__Exercise requirements__: In the listing that follows, give every line again exactly and omit the pictures.

__Data records__:
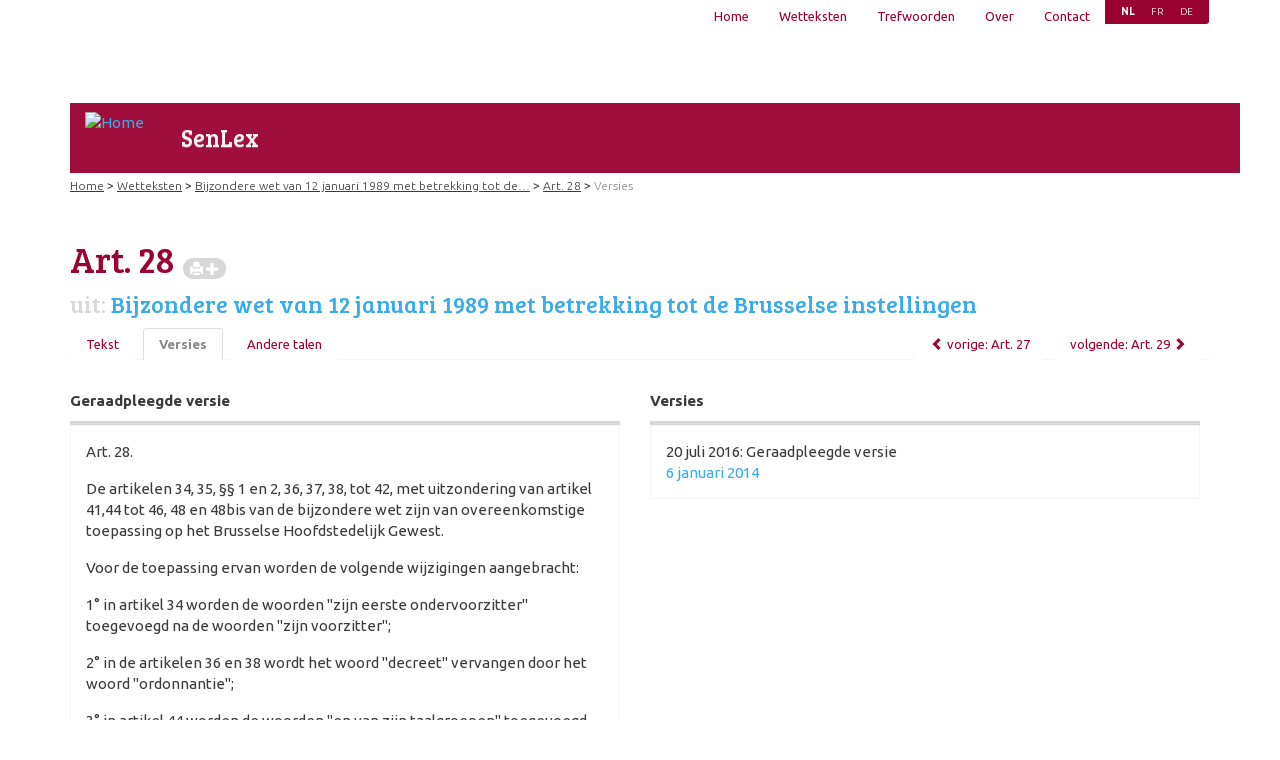

--- FILE ---
content_type: application/javascript
request_url: https://senlex.senate.be/config.js
body_size: 124
content:
!function(e){function t(n){if(r[n])return r[n].exports;var a=r[n]={exports:{},id:n,loaded:!1};return e[n].call(a.exports,a,a.exports,t),a.loaded=!0,a.exports}var n=window.webpackJsonp;window.webpackJsonp=function(c,o){for(var i,u,s=0,f=[];s<c.length;s++)u=c[s],a[u]&&f.push.apply(f,a[u]),a[u]=0;for(i in o){var l=o[i];switch(typeof l){case"object":e[i]=function(t){var n=t.slice(1),r=t[0];return function(t,a,c){e[r].apply(this,[t,a,c].concat(n))}}(l);break;case"function":e[i]=l;break;default:e[i]=e[l]}}for(n&&n(c,o);f.length;)f.shift().call(null,t);if(o[0])return r[0]=0,t(0)};var r={},a={0:0};return t.e=function(e,n){if(0===a[e])return n.call(null,t);if(void 0!==a[e])a[e].push(n);else{a[e]=[n];var r=document.getElementsByTagName("head")[0],c=document.createElement("script");c.type="text/javascript",c.charset="utf-8",c.async=!0,c.src=t.p+""+e+"."+({1:"index"}[e]||e)+"."+{1:"46cfb159b762704927f5"}[e]+".js",r.appendChild(c)}},t.m=e,t.c=r,t.p="/",t(0)}(function(e){for(var t in e)if(Object.prototype.hasOwnProperty.call(e,t))switch(typeof e[t]){case"function":break;case"object":e[t]=function(t){var n=t.slice(1),r=e[t[0]];return function(e,t,a){r.apply(this,[e,t,a].concat(n))}}(e[t]);break;default:e[t]=e[e[t]]}return e}({0:function(e,t,n){e.exports=n(144)},144:function(e,t,n){"use strict";Object.defineProperty(t,"__esModule",{value:!0}),e.exports=n(613),t["default"]=e.exports},613:function(e,t){"use strict";Object.defineProperty(t,"__esModule",{value:!0}),t["default"]={defaultLanguage:"nl",readapi:"https://senlex.senate.be/api",basePath:"/"}}}));
//# sourceMappingURL=config.js.map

__Answer to this exercise__:
--- FILE ---
content_type: application/javascript
request_url: https://senlex.senate.be/config.js
body_size: 124
content:
!function(e){function t(n){if(r[n])return r[n].exports;var a=r[n]={exports:{},id:n,loaded:!1};return e[n].call(a.exports,a,a.exports,t),a.loaded=!0,a.exports}var n=window.webpackJsonp;window.webpackJsonp=function(c,o){for(var i,u,s=0,f=[];s<c.length;s++)u=c[s],a[u]&&f.push.apply(f,a[u]),a[u]=0;for(i in o){var l=o[i];switch(typeof l){case"object":e[i]=function(t){var n=t.slice(1),r=t[0];return function(t,a,c){e[r].apply(this,[t,a,c].concat(n))}}(l);break;case"function":e[i]=l;break;default:e[i]=e[l]}}for(n&&n(c,o);f.length;)f.shift().call(null,t);if(o[0])return r[0]=0,t(0)};var r={},a={0:0};return t.e=function(e,n){if(0===a[e])return n.call(null,t);if(void 0!==a[e])a[e].push(n);else{a[e]=[n];var r=document.getElementsByTagName("head")[0],c=document.createElement("script");c.type="text/javascript",c.charset="utf-8",c.async=!0,c.src=t.p+""+e+"."+({1:"index"}[e]||e)+"."+{1:"46cfb159b762704927f5"}[e]+".js",r.appendChild(c)}},t.m=e,t.c=r,t.p="/",t(0)}(function(e){for(var t in e)if(Object.prototype.hasOwnProperty.call(e,t))switch(typeof e[t]){case"function":break;case"object":e[t]=function(t){var n=t.slice(1),r=e[t[0]];return function(e,t,a){r.apply(this,[e,t,a].concat(n))}}(e[t]);break;default:e[t]=e[e[t]]}return e}({0:function(e,t,n){e.exports=n(144)},144:function(e,t,n){"use strict";Object.defineProperty(t,"__esModule",{value:!0}),e.exports=n(613),t["default"]=e.exports},613:function(e,t){"use strict";Object.defineProperty(t,"__esModule",{value:!0}),t["default"]={defaultLanguage:"nl",readapi:"https://senlex.senate.be/api",basePath:"/"}}}));
//# sourceMappingURL=config.js.map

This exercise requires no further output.